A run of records

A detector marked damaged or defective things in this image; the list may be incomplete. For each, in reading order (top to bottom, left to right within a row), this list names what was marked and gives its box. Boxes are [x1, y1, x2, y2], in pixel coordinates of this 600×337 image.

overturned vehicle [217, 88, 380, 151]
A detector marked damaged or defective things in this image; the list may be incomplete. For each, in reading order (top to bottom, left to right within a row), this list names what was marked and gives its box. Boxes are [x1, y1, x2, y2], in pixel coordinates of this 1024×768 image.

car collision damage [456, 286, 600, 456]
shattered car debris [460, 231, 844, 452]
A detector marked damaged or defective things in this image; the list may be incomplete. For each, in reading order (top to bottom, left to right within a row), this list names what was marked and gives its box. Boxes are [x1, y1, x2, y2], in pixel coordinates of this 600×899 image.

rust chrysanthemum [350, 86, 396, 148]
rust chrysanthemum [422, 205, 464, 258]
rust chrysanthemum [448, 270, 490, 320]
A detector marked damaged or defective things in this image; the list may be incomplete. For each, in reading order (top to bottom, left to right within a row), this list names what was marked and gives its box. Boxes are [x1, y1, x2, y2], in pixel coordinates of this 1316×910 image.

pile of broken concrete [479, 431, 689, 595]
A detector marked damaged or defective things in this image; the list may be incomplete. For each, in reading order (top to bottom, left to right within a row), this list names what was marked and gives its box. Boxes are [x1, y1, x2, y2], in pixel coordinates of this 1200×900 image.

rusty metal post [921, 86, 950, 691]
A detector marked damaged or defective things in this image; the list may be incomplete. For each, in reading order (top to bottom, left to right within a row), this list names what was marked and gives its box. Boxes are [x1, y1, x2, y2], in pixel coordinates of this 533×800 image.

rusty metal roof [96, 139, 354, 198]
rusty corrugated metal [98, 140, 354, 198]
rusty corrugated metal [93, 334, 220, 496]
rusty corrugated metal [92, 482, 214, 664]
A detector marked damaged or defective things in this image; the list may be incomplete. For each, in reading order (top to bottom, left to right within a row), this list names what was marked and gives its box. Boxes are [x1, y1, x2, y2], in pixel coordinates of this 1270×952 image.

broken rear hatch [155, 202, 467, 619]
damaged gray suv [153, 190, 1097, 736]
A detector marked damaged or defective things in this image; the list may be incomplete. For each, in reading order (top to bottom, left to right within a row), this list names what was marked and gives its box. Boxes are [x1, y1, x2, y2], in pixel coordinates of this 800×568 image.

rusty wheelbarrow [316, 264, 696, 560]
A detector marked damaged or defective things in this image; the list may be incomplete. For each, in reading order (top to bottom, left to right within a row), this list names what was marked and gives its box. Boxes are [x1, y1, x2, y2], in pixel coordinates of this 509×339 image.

> [EXERCISE GOAL]: Revise every one of the rows above, replacing "damaged or defective" with "broken or faulty" wherever it occurs and leaving all other wording unchanged.

> [SOLUTION]:
A detector marked broken or faulty things in this image; the list may be incomplete. For each, in reading order (top to bottom, left to right within a row), this list names what was marked and gives its box. Boxes are [x1, y1, x2, y2], in pixel coordinates of this 600×337 image.

overturned vehicle [217, 88, 380, 151]
A detector marked broken or faulty things in this image; the list may be incomplete. For each, in reading order (top to bottom, left to right within a row), this list names what was marked and gives its box. Boxes are [x1, y1, x2, y2], in pixel coordinates of this 1024×768 image.

car collision damage [456, 286, 600, 456]
shattered car debris [460, 231, 844, 452]
A detector marked broken or faulty things in this image; the list may be incomplete. For each, in reading order (top to bottom, left to right within a row), this list names what was marked and gives its box. Boxes are [x1, y1, x2, y2], in pixel coordinates of this 600×899 image.

rust chrysanthemum [350, 86, 396, 148]
rust chrysanthemum [422, 205, 464, 258]
rust chrysanthemum [448, 270, 490, 320]
A detector marked broken or faulty things in this image; the list may be incomplete. For each, in reading order (top to bottom, left to right within a row), this list names what was marked and gives its box. Boxes are [x1, y1, x2, y2], in pixel coordinates of this 1316×910 image.

pile of broken concrete [479, 431, 689, 595]
A detector marked broken or faulty things in this image; the list may be incomplete. For each, in reading order (top to bottom, left to right within a row), this list names what was marked and gives its box. Boxes are [x1, y1, x2, y2], in pixel coordinates of this 1200×900 image.

rusty metal post [921, 86, 950, 691]
A detector marked broken or faulty things in this image; the list may be incomplete. For each, in reading order (top to bottom, left to right within a row), this list names what was marked and gives its box. Boxes are [x1, y1, x2, y2], in pixel coordinates of this 533×800 image.

rusty metal roof [96, 139, 354, 198]
rusty corrugated metal [98, 140, 354, 198]
rusty corrugated metal [93, 334, 220, 496]
rusty corrugated metal [92, 482, 214, 664]
A detector marked broken or faulty things in this image; the list may be incomplete. For each, in reading order (top to bottom, left to right within a row), this list names what was marked and gives its box. Boxes are [x1, y1, x2, y2], in pixel coordinates of this 1270×952 image.

broken rear hatch [155, 202, 467, 619]
damaged gray suv [153, 190, 1097, 736]
A detector marked broken or faulty things in this image; the list may be incomplete. For each, in reading order (top to bottom, left to right within a row), this list names what was marked and gives its box. Boxes are [x1, y1, x2, y2], in pixel coordinates of this 800×568 image.

rusty wheelbarrow [316, 264, 696, 560]
A detector marked broken or faulty things in this image; the list may be incomplete. For each, in reading order (top to bottom, left to right within a row), this list names what was marked and gives its box. Boxes are [x1, y1, x2, y2], in pixel coordinates of this 509×339 image.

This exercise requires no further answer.